Write out the entries again exactly as they are given.
[start]
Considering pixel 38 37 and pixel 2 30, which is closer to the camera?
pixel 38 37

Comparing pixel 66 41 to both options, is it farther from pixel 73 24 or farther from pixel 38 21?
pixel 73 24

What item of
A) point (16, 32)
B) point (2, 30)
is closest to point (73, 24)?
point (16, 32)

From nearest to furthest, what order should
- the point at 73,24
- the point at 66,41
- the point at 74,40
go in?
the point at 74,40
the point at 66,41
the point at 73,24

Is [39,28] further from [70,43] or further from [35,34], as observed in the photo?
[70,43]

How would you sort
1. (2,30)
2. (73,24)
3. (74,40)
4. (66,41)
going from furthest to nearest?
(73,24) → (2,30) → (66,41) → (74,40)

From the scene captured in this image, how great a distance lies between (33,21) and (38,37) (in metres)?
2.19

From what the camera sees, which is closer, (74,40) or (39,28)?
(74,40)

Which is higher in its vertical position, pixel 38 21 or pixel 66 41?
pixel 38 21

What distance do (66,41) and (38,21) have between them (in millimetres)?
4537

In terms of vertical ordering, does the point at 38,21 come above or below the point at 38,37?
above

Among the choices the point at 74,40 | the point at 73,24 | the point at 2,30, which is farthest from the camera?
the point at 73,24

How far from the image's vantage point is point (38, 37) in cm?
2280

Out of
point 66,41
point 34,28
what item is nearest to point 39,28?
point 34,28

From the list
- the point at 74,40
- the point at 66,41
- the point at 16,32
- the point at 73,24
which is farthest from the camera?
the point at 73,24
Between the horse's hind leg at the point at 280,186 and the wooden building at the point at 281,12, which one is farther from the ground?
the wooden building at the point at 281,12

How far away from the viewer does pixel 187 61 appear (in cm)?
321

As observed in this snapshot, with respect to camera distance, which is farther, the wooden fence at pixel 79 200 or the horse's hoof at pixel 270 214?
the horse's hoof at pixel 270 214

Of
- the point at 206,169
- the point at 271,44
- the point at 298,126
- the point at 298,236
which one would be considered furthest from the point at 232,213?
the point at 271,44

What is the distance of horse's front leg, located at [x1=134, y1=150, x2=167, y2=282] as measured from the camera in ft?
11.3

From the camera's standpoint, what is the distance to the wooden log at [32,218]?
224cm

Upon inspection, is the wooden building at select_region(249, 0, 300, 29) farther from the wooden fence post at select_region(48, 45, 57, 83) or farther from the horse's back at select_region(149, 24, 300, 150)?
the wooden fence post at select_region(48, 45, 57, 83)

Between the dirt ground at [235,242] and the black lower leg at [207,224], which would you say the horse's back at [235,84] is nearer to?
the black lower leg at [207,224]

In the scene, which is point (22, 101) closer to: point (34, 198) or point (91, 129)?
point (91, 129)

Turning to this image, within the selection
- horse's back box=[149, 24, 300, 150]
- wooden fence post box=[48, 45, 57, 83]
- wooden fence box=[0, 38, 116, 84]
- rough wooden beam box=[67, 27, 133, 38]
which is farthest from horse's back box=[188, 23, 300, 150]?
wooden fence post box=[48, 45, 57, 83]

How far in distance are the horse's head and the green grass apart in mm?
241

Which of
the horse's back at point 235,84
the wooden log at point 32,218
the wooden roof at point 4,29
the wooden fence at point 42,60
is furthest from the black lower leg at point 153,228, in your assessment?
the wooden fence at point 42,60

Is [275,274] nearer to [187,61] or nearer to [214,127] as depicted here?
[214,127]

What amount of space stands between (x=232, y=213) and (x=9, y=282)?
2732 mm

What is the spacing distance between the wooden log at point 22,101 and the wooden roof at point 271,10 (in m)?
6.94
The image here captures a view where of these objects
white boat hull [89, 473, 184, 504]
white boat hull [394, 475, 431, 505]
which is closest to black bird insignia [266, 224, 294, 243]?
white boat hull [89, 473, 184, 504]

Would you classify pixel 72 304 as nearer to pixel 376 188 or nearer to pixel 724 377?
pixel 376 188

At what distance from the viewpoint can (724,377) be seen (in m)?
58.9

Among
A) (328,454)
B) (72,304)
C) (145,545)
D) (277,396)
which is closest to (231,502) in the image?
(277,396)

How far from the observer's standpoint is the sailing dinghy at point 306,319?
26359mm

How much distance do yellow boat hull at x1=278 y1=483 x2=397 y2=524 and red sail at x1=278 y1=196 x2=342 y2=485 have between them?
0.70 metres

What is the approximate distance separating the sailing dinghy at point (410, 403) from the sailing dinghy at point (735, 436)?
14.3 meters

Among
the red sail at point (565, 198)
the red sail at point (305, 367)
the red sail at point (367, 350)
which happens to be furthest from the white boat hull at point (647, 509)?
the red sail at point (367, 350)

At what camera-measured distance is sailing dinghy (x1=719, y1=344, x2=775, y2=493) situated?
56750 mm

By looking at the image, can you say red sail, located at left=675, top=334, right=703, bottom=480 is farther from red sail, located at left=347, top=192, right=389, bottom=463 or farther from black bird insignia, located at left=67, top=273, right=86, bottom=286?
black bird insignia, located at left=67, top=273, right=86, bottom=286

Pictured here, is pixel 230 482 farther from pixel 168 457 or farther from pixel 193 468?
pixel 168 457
[end]
→ **Answer**:
Considering pixel 38 37 and pixel 2 30, which is closer to the camera?
pixel 38 37

Comparing pixel 66 41 to both options, is it farther from pixel 73 24 or farther from pixel 38 21?
pixel 73 24

What item of
A) point (16, 32)
B) point (2, 30)
is closest to point (73, 24)?
point (16, 32)

From nearest to furthest, what order should
- the point at 73,24
- the point at 66,41
- the point at 74,40
go in?
the point at 74,40
the point at 66,41
the point at 73,24

Is [39,28] further from [70,43] or further from [35,34], as observed in the photo?
[70,43]

How would you sort
1. (2,30)
2. (73,24)
3. (74,40)
4. (66,41)
going from furthest to nearest?
(73,24) → (2,30) → (66,41) → (74,40)

From the scene captured in this image, how great a distance lies between (33,21) and (38,37) (in metres)?
2.19

From what the camera sees, which is closer, (74,40) or (39,28)?
(74,40)

Which is higher in its vertical position, pixel 38 21 or pixel 66 41?
pixel 38 21

What distance do (66,41) and (38,21) have between them (in millimetres)?
4537

In terms of vertical ordering, does the point at 38,21 come above or below the point at 38,37?
above

Among the choices the point at 74,40 | the point at 73,24 | the point at 2,30, which is farthest from the camera?
the point at 73,24

How far from the image's vantage point is point (38, 37) in cm?
2280

Out of
point 66,41
point 34,28
what item is nearest to point 39,28?
point 34,28

From the list
- the point at 74,40
- the point at 66,41
- the point at 16,32
- the point at 73,24
which is farthest from the camera?
the point at 73,24
Between the horse's hind leg at the point at 280,186 and the wooden building at the point at 281,12, which one is farther from the ground?
the wooden building at the point at 281,12

How far away from the viewer does pixel 187 61 appear (in cm)?
321

As observed in this snapshot, with respect to camera distance, which is farther, the wooden fence at pixel 79 200 or the horse's hoof at pixel 270 214?
the horse's hoof at pixel 270 214

Of
- the point at 206,169
- the point at 271,44
- the point at 298,126
- the point at 298,236
which one would be considered furthest from the point at 232,213?
the point at 271,44

What is the distance of horse's front leg, located at [x1=134, y1=150, x2=167, y2=282] as measured from the camera in ft?
11.3

From the camera's standpoint, what is the distance to the wooden log at [32,218]?
224cm

Upon inspection, is the wooden building at select_region(249, 0, 300, 29) farther from the wooden fence post at select_region(48, 45, 57, 83) or farther from the horse's back at select_region(149, 24, 300, 150)?
the wooden fence post at select_region(48, 45, 57, 83)

Between the dirt ground at [235,242] and the black lower leg at [207,224], which would you say the horse's back at [235,84] is nearer to?
the black lower leg at [207,224]

In the scene, which is point (22, 101) closer to: point (34, 198) or point (91, 129)?
point (91, 129)

Turning to this image, within the selection
- horse's back box=[149, 24, 300, 150]
- wooden fence post box=[48, 45, 57, 83]
- wooden fence box=[0, 38, 116, 84]
- rough wooden beam box=[67, 27, 133, 38]
which is farthest from horse's back box=[188, 23, 300, 150]?
wooden fence post box=[48, 45, 57, 83]

How far in distance are the horse's head and the green grass apart in mm?
241

Which of
the horse's back at point 235,84
the wooden log at point 32,218
the wooden roof at point 4,29
the wooden fence at point 42,60
is furthest from the black lower leg at point 153,228, in your assessment?
the wooden fence at point 42,60

Is [275,274] nearer to [187,61] or nearer to [214,127] as depicted here?
[214,127]

What amount of space stands between (x=232, y=213) and (x=9, y=282)?
2732 mm

What is the spacing distance between the wooden log at point 22,101 and the wooden roof at point 271,10 (in m)?
6.94
The image here captures a view where of these objects
white boat hull [89, 473, 184, 504]
white boat hull [394, 475, 431, 505]
which is closest to black bird insignia [266, 224, 294, 243]?
white boat hull [89, 473, 184, 504]

Would you classify pixel 72 304 as nearer to pixel 376 188 or nearer to pixel 724 377?
pixel 376 188

At what distance from the viewpoint can (724,377) be seen (in m)?
58.9

Among
A) (328,454)
B) (72,304)
C) (145,545)
D) (277,396)
which is closest to (231,502) in the image?
(277,396)

How far from the observer's standpoint is the sailing dinghy at point 306,319?
26359mm

How much distance do yellow boat hull at x1=278 y1=483 x2=397 y2=524 and red sail at x1=278 y1=196 x2=342 y2=485 have between them?
0.70 metres

What is the approximate distance separating the sailing dinghy at point (410, 403) from the sailing dinghy at point (735, 436)?
14.3 meters

Among
the red sail at point (565, 198)
the red sail at point (305, 367)
the red sail at point (367, 350)
which happens to be furthest from the white boat hull at point (647, 509)?
the red sail at point (367, 350)

At what camera-measured distance is sailing dinghy (x1=719, y1=344, x2=775, y2=493) situated?
56750 mm

By looking at the image, can you say red sail, located at left=675, top=334, right=703, bottom=480 is farther from red sail, located at left=347, top=192, right=389, bottom=463 or farther from black bird insignia, located at left=67, top=273, right=86, bottom=286?
black bird insignia, located at left=67, top=273, right=86, bottom=286

Pictured here, is pixel 230 482 farther from pixel 168 457 or farther from pixel 193 468?
pixel 168 457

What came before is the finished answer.